Correlation Between Bri-Chem Corp and PHX Energy
Can any of the company-specific risk be diversified away by investing in both Bri-Chem Corp and PHX Energy at the same time? Although using a correlation coefficient on its own may not help to predict future stock returns, this module helps to understand the diversifiable risk of combining Bri-Chem Corp and PHX Energy into the same portfolio, which is an essential part of the fundamental portfolio management process.
By analyzing existing cross correlation between Bri Chem Corp and PHX Energy Services, you can compare the effects of market volatilities on Bri-Chem Corp and PHX Energy and check how they will diversify away market risk if combined in the same portfolio for a given time horizon. You can also utilize pair trading strategies of matching a long position in Bri-Chem Corp with a short position of PHX Energy. Check out your portfolio center. Please also check ongoing floating volatility patterns of Bri-Chem Corp and PHX Energy.
Diversification Opportunities for Bri-Chem Corp and PHX Energy
-0.41 | Correlation Coefficient |
Very good diversification
The 3 months correlation between Bri-Chem and PHX is -0.41. Overlapping area represents the amount of risk that can be diversified away by holding Bri Chem Corp and PHX Energy Services in the same portfolio, assuming nothing else is changed. The correlation between historical prices or returns on PHX Energy Services and Bri-Chem Corp is a relative statistical measure of the degree to which these equity instruments tend to move together. The correlation coefficient measures the extent to which returns on Bri Chem Corp are associated (or correlated) with PHX Energy. Values of the correlation coefficient range from -1 to +1, where. The correlation of zero (0) is possible when the price movement of PHX Energy Services has no effect on the direction of Bri-Chem Corp i.e., Bri-Chem Corp and PHX Energy go up and down completely randomly.
Pair Corralation between Bri-Chem Corp and PHX Energy
Assuming the 90 days trading horizon Bri Chem Corp is expected to generate 3.64 times more return on investment than PHX Energy.

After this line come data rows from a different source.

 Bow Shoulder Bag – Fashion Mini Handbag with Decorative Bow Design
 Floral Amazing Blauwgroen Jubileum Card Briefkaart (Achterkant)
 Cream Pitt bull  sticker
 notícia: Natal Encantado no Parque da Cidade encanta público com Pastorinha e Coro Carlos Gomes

However, Bri-Chem Corp is 3.64 times more volatile than PHX Energy Services. It trades about 0.06 of its potential returns per unit of risk. PHX Energy Services is currently generating about 0.05 per unit of risk. If you would invest 9.57 in Bri Chem Corp on September 10, 2024 and sell it today you would earn a total of 19.43 from holding Bri Chem Corp or generate 203.03% return on investment over 90 days.

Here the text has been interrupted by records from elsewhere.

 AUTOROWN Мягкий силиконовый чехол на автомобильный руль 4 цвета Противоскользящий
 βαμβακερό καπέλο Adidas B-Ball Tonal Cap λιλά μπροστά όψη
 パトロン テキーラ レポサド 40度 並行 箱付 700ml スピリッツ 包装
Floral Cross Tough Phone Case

Time Period | 3 Months [change] |
Direction | Moves Against |
Strength | Very Weak |
Accuracy | 100.0% |
Values | Daily Returns |
Bri Chem Corp vs. PHX Energy Services
Performance |
Timeline |
Bri Chem Corp |
PHX Energy Services |
Bri-Chem Corp and PHX Energy Volatility Contrast
Predicted Return Density |
Returns |
Pair Trading with Bri-Chem Corp and PHX Energy
The main advantage of trading using opposite Bri-Chem Corp and PHX Energy positions is that it hedges away some unsystematic risk. Because of two separate transactions, even if Bri-Chem Corp position performs unexpectedly, PHX Energy can make up some of the losses. Pair trading also minimizes risk from directional movements in the market. For example, if an entire industry or sector drops because of unexpected headlines, the short position in PHX Energy will offset losses from the drop in PHX Energy's long position.The idea behind Bri Chem Corp and PHX Energy Services pairs trading is to make the combined position market-neutral, meaning the overall market's direction will not affect its win or loss (or potential downside or upside). This can be achieved by designing a pairs trade with two highly correlated stocks or equities that operate in a similar space or sector, making it possible to obtain profits through simple and relatively low-risk investment.PHX Energy vs. CES Energy Solutions | PHX Energy vs. Total Energy Services | PHX Energy vs. Western Energy Services |
Check out your portfolio center.Note that this page's information should be used as a complementary analysis to find the right mix of equity instruments to add to your existing portfolios or create a brand new portfolio. You can also try the FinTech Suite module to use AI to screen and filter profitable investment opportunities.